Mit dem Begriff S. wird allgemein die institutionalisierte Kooperation zwischen Verbänden wirtschaftlicher Interessen verstanden, insb. zwischen Arbeitgebern und Arbeitnehmern. Der Begriff wird im deutschen Sprachraum v. a. auf die Tarifpartnerschaft bezogen, deren Kern die Lohnpolitik ist. In Österreich steht er für ein umfassendes System des Interessenausgleichs über die Lohnpolitik hinaus – für ein System der Machtteilung, für eine Fortsetzung der Großen Koalition mit anderen Mitteln.

Im internationalen Kontext ist S. mit dem Diskurs über den Korporatismus und seine Entwicklung verbunden. Unter Korporatismus wird, beginnend mit der Entwicklung der Katholischen Soziallehre ab 1891 (Papst Leo XIII. und dessen Enzyklika „Rerum Novarum“), die Übertragung zentraler Kompetenzen zur Gestaltung von Wirtschaft und Gesellschaft auf die organisierten Interessen der in „Ständen“ organisierten Betroffenen verstanden.

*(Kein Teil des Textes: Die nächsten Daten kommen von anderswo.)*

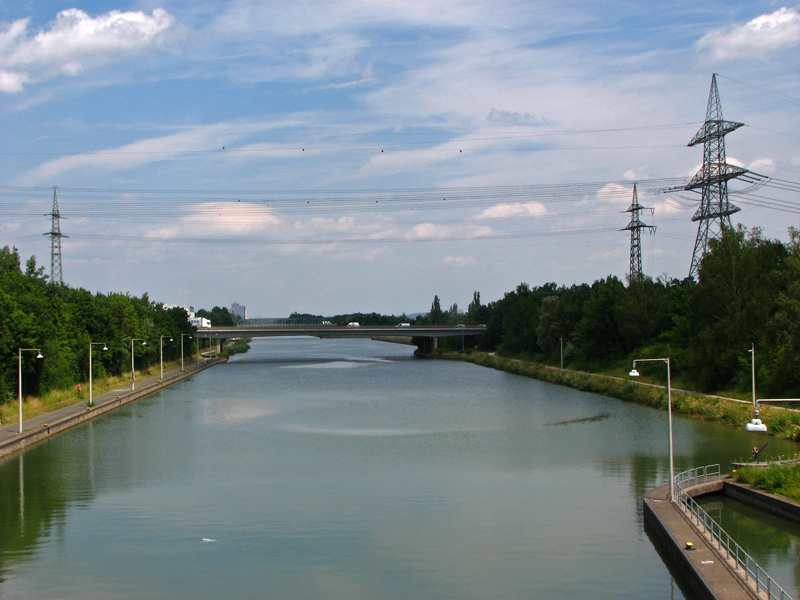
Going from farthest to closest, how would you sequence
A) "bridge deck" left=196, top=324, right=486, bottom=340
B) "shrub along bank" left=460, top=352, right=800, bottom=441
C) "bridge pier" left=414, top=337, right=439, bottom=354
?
"bridge pier" left=414, top=337, right=439, bottom=354, "bridge deck" left=196, top=324, right=486, bottom=340, "shrub along bank" left=460, top=352, right=800, bottom=441

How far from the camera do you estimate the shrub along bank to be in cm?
2753

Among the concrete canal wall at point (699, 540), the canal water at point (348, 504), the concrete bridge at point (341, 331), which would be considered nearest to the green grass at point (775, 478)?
the concrete canal wall at point (699, 540)

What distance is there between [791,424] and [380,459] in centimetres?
1480

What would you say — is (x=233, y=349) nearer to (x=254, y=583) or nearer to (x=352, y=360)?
(x=352, y=360)

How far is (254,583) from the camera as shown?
13.6 m

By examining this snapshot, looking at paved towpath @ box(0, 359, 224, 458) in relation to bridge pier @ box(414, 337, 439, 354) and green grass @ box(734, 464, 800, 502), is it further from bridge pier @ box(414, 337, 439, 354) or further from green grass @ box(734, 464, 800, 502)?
bridge pier @ box(414, 337, 439, 354)

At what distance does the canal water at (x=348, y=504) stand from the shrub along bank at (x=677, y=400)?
1001mm

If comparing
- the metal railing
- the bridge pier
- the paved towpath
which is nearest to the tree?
the bridge pier

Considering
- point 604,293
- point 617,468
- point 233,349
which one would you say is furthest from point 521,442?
point 233,349

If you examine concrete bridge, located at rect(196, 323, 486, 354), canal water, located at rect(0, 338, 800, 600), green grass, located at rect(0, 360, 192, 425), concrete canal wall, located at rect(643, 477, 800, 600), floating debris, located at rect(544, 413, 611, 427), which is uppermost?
concrete bridge, located at rect(196, 323, 486, 354)

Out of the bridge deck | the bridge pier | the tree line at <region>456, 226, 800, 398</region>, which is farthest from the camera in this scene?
the bridge pier

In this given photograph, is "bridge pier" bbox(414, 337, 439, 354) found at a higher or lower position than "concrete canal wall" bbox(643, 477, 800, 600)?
higher

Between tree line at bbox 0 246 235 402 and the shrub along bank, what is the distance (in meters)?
29.9

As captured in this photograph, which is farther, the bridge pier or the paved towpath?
the bridge pier
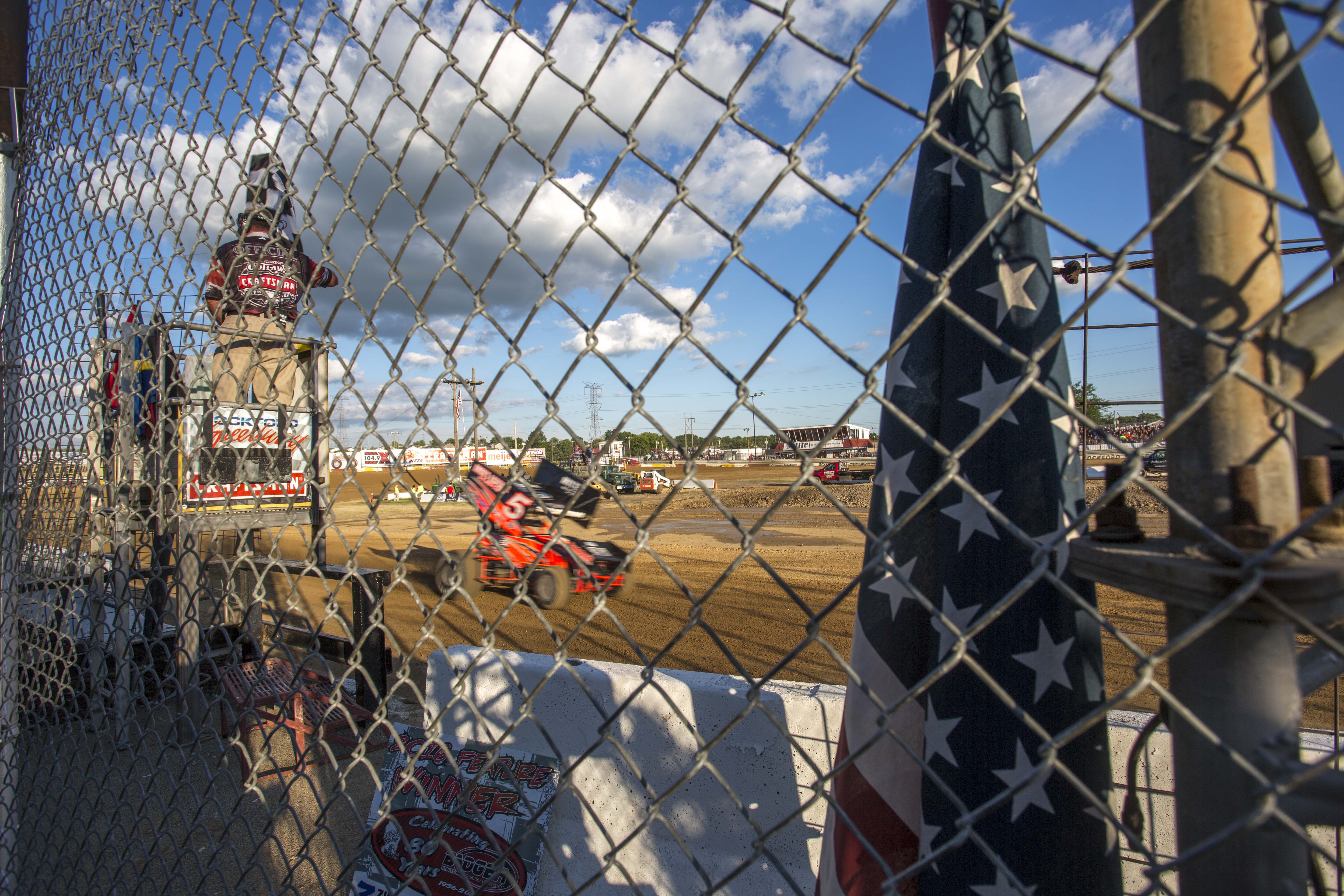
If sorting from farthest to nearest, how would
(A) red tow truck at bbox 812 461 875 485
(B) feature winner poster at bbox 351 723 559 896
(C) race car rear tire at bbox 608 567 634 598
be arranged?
(A) red tow truck at bbox 812 461 875 485
(C) race car rear tire at bbox 608 567 634 598
(B) feature winner poster at bbox 351 723 559 896

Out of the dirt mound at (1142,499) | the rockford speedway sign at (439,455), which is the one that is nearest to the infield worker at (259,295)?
the rockford speedway sign at (439,455)

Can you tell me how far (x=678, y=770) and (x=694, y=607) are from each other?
6.23 feet

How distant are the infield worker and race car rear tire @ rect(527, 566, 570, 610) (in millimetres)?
6536

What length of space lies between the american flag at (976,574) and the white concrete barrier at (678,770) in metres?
0.98

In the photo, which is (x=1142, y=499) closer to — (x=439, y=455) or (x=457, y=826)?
(x=457, y=826)

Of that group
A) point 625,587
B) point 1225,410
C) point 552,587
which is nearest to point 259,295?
point 1225,410

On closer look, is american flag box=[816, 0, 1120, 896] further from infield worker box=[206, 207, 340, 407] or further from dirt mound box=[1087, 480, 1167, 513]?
dirt mound box=[1087, 480, 1167, 513]

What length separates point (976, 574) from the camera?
130cm

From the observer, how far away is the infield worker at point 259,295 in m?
1.54

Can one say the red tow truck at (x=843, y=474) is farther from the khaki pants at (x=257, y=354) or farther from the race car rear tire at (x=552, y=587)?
the khaki pants at (x=257, y=354)

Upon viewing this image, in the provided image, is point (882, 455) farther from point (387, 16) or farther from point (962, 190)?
point (387, 16)

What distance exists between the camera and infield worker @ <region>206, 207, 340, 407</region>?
1.54m

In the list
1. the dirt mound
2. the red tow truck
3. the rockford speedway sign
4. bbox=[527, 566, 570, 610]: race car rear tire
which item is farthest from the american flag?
the red tow truck

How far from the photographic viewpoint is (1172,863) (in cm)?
63
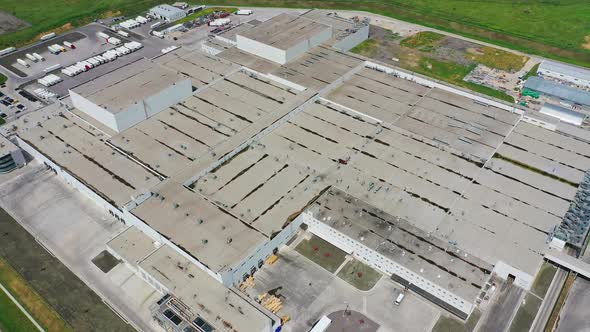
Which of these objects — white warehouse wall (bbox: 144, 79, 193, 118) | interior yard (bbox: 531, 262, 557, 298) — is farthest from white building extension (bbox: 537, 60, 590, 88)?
white warehouse wall (bbox: 144, 79, 193, 118)

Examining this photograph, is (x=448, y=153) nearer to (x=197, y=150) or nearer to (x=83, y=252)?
(x=197, y=150)

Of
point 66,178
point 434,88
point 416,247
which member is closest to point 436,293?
point 416,247

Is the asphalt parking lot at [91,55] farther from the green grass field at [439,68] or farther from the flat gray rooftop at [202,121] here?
the green grass field at [439,68]

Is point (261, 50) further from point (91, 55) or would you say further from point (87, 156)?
point (91, 55)

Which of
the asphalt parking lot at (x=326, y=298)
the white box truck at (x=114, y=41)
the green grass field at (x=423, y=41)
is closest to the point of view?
the asphalt parking lot at (x=326, y=298)

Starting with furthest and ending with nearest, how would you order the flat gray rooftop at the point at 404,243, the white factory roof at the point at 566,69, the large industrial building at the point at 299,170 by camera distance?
the white factory roof at the point at 566,69 → the large industrial building at the point at 299,170 → the flat gray rooftop at the point at 404,243

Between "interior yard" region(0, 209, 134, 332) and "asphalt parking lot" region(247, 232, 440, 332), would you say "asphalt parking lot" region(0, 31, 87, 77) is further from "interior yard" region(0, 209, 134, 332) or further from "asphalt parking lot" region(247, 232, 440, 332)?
"asphalt parking lot" region(247, 232, 440, 332)

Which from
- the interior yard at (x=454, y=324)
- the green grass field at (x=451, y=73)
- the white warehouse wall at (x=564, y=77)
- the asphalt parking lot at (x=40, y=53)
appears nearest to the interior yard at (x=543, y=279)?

Dieser Gedanke wurde auch vom italienischen Faschismus aufgegriffen, der den Staat nicht als parlamentarisches Mehrparteiensystem gestalten wollte, sondern korporativ organisiert – unter dem Diktat der faschistischen Einheitspartei. Dieser explizit antidemokratische Korporatismus, der auch in den vom Faschismus beeinflussten Systemen in Europa (Österreich bis 1938 sowie Portugal, Spanien) und in Lateinamerika in unterschiedlichen Formen existierte, wurde ab 1945 v. a. in Europa als Neokorporatismus nicht als Antithese zur, sondern als Ergänzung der liberalen Demokratie weiterentwickelt. Anfänge eines solchen, demokratischen Korporatismus gab es schon davor – etwa der „New Deal“ während der Präsidentschaft Franklin D. Roosevelts in den USA, aber auch in den Niederlanden.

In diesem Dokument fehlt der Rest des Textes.